Depois de aproximadamente um mês sem chuvas significativas, os 30 milímetros registrados na quinta-feira (27) não aliviam em nada a situação dos agricultores de Marechal Cândido Rondon e região. Com 45 milímetros de precipitação pluviométrica acumulada em todo mês de dezembro – tendo por base a Estação Experimental da Copagril -, os produtores rurais amargam perdas representativas nas suas lavouras, uma vez que a quebra na safra de soja será superior a 80% em muitos casos. Em vista dos prejuízos irreversíveis, inúmeros municípios da região analisam a possibilidade de decretar estado de emergência.
Elmar, o irmão Valdomiro e o pai Reinhart Ratke cultivam três áreas que totalizam 12 alqueires na Esquina Guaíra, interior rondonense. A expectativa deles era colher em média 180 sacas por alqueire, no entanto, devido à estiagem prolongada, devem ser retiradas 400 sacas de soja das lavouras, média de 33,3 por alqueire. Apesar disso, a produtividade tende a diminuir quando consideradas impurezas. “Então a quebra deve ficar na média de 80%, o que é muito”, lamenta Elmar ao O Presente.
O agricultor diz que a família arca com os valores para o plantio do próprio bolso, sendo que os dois irmãos e o pai vão analisar como fazer daqui para frente devido ao prejuízo financeiro, que será alto. “Se apertar muito vamos ter que rever e recorrer ao banco”, comenta.

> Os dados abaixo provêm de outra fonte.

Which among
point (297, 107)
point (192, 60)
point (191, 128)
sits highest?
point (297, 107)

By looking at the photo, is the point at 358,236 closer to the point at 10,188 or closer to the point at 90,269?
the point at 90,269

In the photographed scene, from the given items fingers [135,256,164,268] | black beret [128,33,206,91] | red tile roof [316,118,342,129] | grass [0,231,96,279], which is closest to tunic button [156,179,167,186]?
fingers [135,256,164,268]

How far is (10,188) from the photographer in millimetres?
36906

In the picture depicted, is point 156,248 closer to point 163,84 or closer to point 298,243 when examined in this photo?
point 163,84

Elmar lembra que houve épocas de estiagem e seca, mas essa, afirma ele, foi severa e irreversível a muitos produtores. “Há muito tempo não era colhida tanta soja antes do Natal ou Ano Novo. Essa seca forçou antecipar a colheita cerca de um mês na região, porque mesmo que renda pouco o produtor deve retirar a planta”, expõe o agricultor.
IRREVERSÍVEL
O engenheiro agrônomo e produtor Valdemar Schaefer trabalha com os filhos Eduardo e Leonardo no cultivo de áreas que juntas somam 85 alqueires em diversas localidades do distrito de Novo Três Passos. Valdemar conta que a projeção inicial era otimista. “O plantio ocorreu com boa germinação e emergência e o desenvolvimento vegetativo inicial também era positivo. A planta não tinha porte, mas havia carga”, analisa. “Antes da estiagem nós avaliamos 60 vagens por pé e com a tecnologia utilizada prevíamos de 140 a 180 sacas por alqueire, isso com as aplicações necessárias. Nós falávamos em quantas mil sacas iríamos colher, pagando o investimento e gerando lucro razoável com a saca da soja se mantendo na casa dos R$ 70”, relata, pontuando que tal cenário promissor mudou para pior: “Hoje está muito ruim”.
Schaefer menciona que procurou diluir o risco com quatro cultivares e quatro ciclos de plantios, mas a severidade da estiagem foi muito grande. “Somou falta de chuva, sol quente e dias mais longos. Tudo isso castigou as lavouras de soja. Em 26 anos não precisei acionar seguro e Proagro (Programa de Garantia da Atividade Agropecuária) porque as médias nas lavouras variavam de boas a excelentes, contudo agora ficou difícil pelo preço abaixo de R$ 70, custo alto e quebra grande”, reforça, lembrando que parte da produção foi financiada em uma cooperativa.
“O nosso prejuízo não foi mensurado, mas será expressivo por causa dos insumos, sementes, fungicida, herbicida, fertilizante, mais prestação do serviço. Ainda não sabemos quanto, porém será bastante”, salienta Schaefer, acrescentando que devido à estiagem a quebra nas suas lavouras tende a se manter na faixa de 80%. “O alqueire deve render 30, 40 sacas bruto, baixando para 15 ou 20 sacas líquido porque o grão perde qualidade, portanto o prejuízo é grande e irreversível aos produtores”, lamenta.